As she speaks, vendors help one another hoist tents while others artfully arrange displays of apples, peaches and berries. Squash, bell peppers, corn and watermelon are bountiful on this morning and eager shoppers are stalking vendors well before 8 a.m. trying to see what is available. McIntyre flips through recipe cards as she passes stalls, stopping every few feet to stash one next to the produce required to make the dish.
When the market opened last year, 25 to 28 people came through each hour. This year the market has about 50 people each hour and McIntyre is working hard to inspire shoppers to try to things. It has become a social event for the farmers, who rarely take a break from their work, as well.

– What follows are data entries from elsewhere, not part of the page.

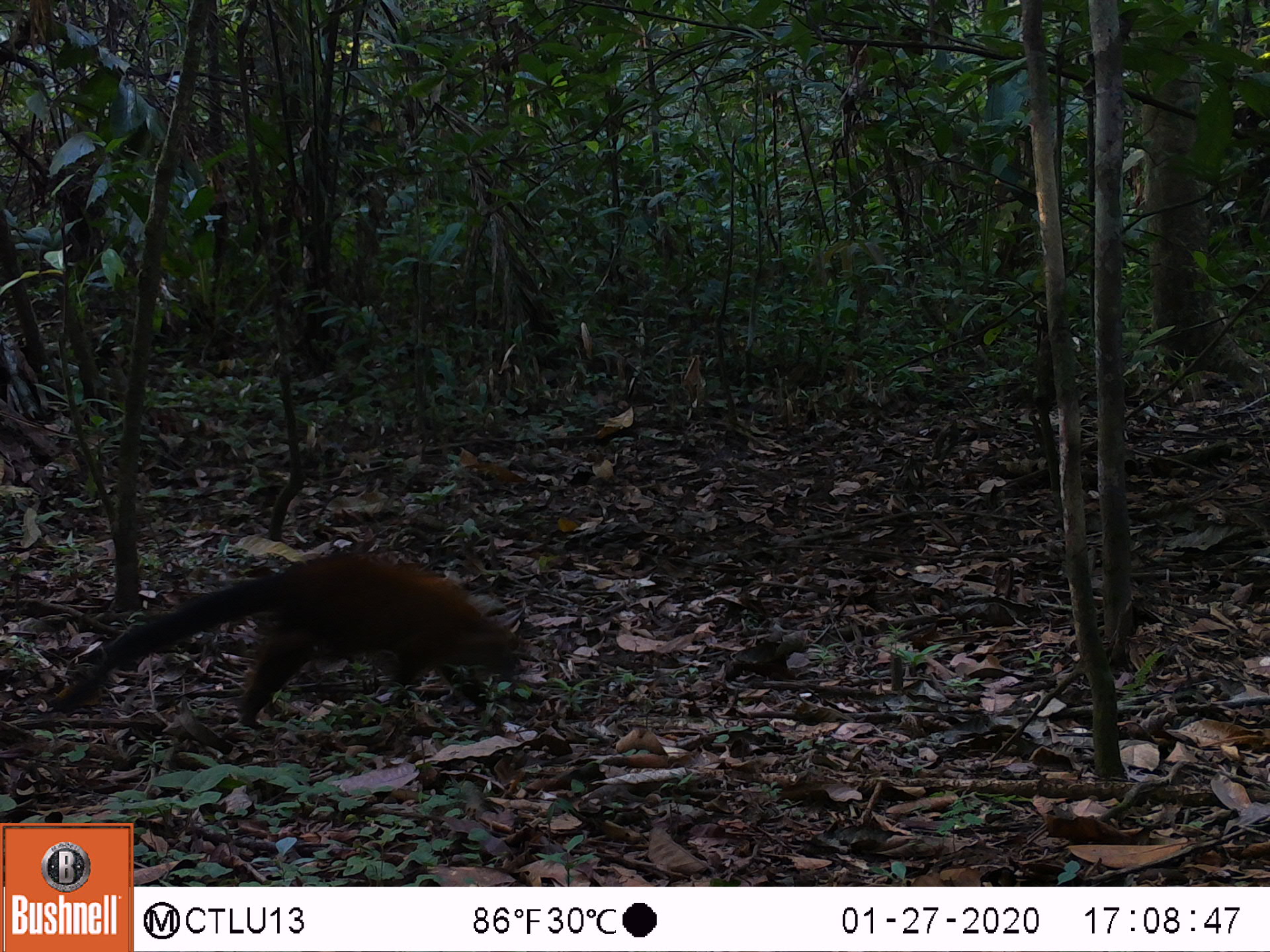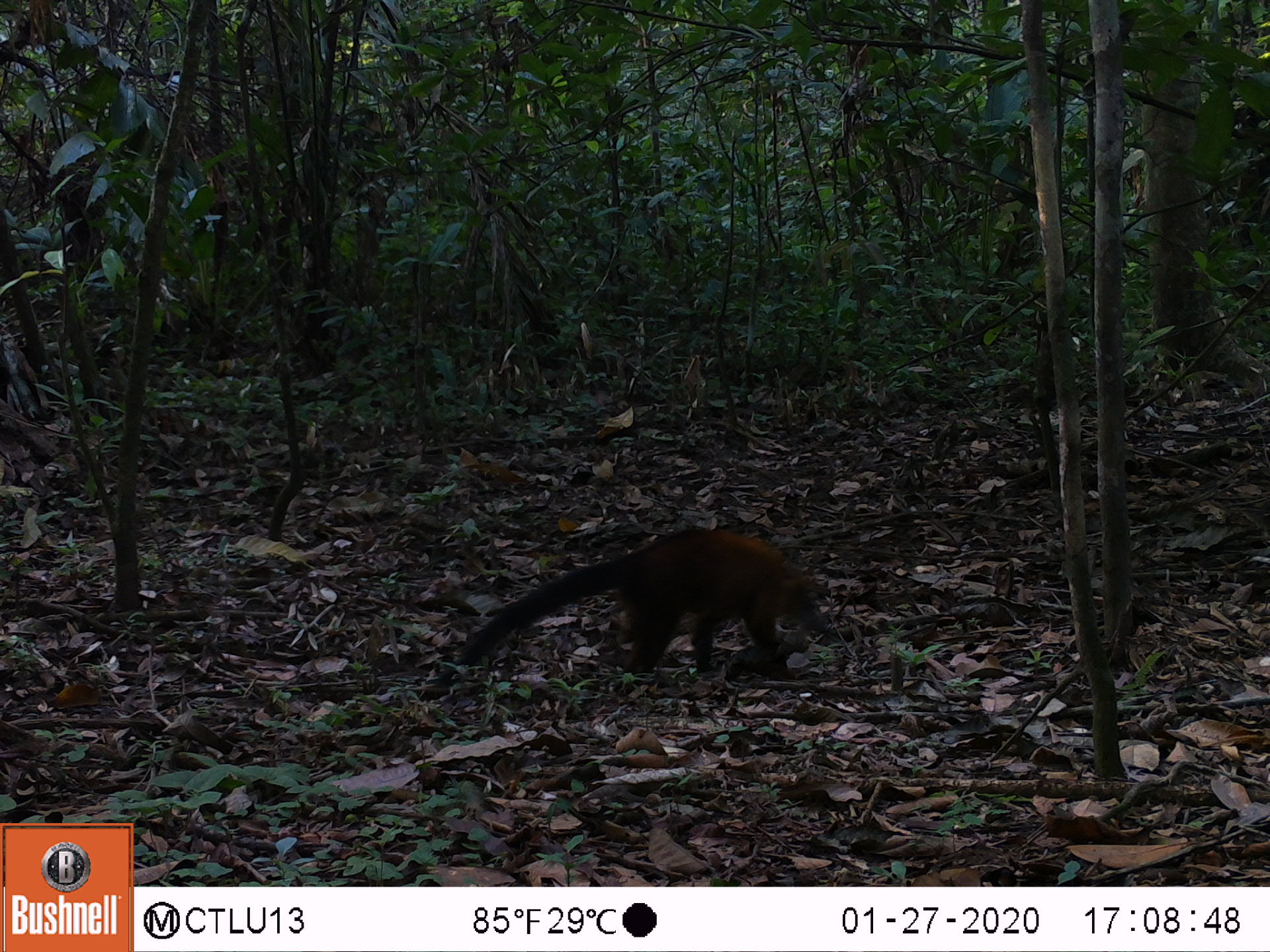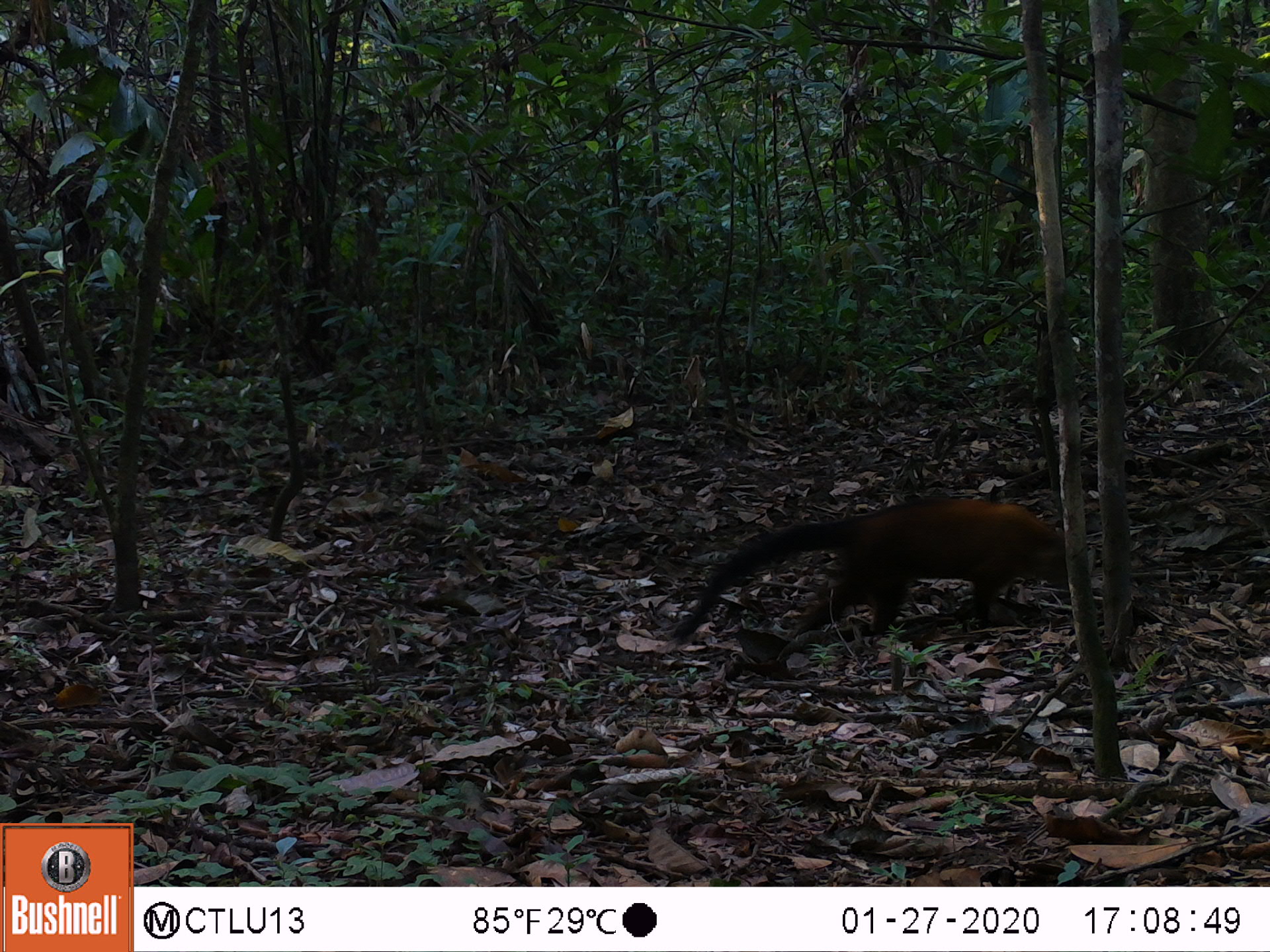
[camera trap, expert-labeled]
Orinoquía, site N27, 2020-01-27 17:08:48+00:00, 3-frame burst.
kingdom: Animalia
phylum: Chordata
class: Mammalia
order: Carnivora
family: Procyonidae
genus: Nasua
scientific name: Nasua nasua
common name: south american coati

McIntyre carefully places a stack of recipes for fried okra next to heaps of okra. It’s a recipe she liked.
“People want to support local, you see that trend,” McIntyre said.
When Land and Table meets again a month later, it is comprised of the core group of 20 to 30 people who arrive without fail each month. They’ve added new customers at the farmers market and new restaurants to their delivery routes.
Their vision is coming into focus. Members have begun to determine criteria and best practices that all farmers must meet in order to join the Land and Table network and they are looking to add new members in the future. Together they hope to one day publish and distribute a regional local-food buyer’s guide that can act as the ultimate source on where to buy, eat and pick locally-produced sustainable farm products. Fowler is thinking big on this one, imagining a guide that goes so far as to include recipes that rely on local farmers’ products.
And producers, like John Graham of Bass Fish Farms — who wants to help people define for themselves what “fresh” means — eagerly wait to join. Becoming part of the network increases a farmers exposure, helps them educate more people and can increase their client base.
“There’s something honorable about wanting to provide a better alternative,” Graham said.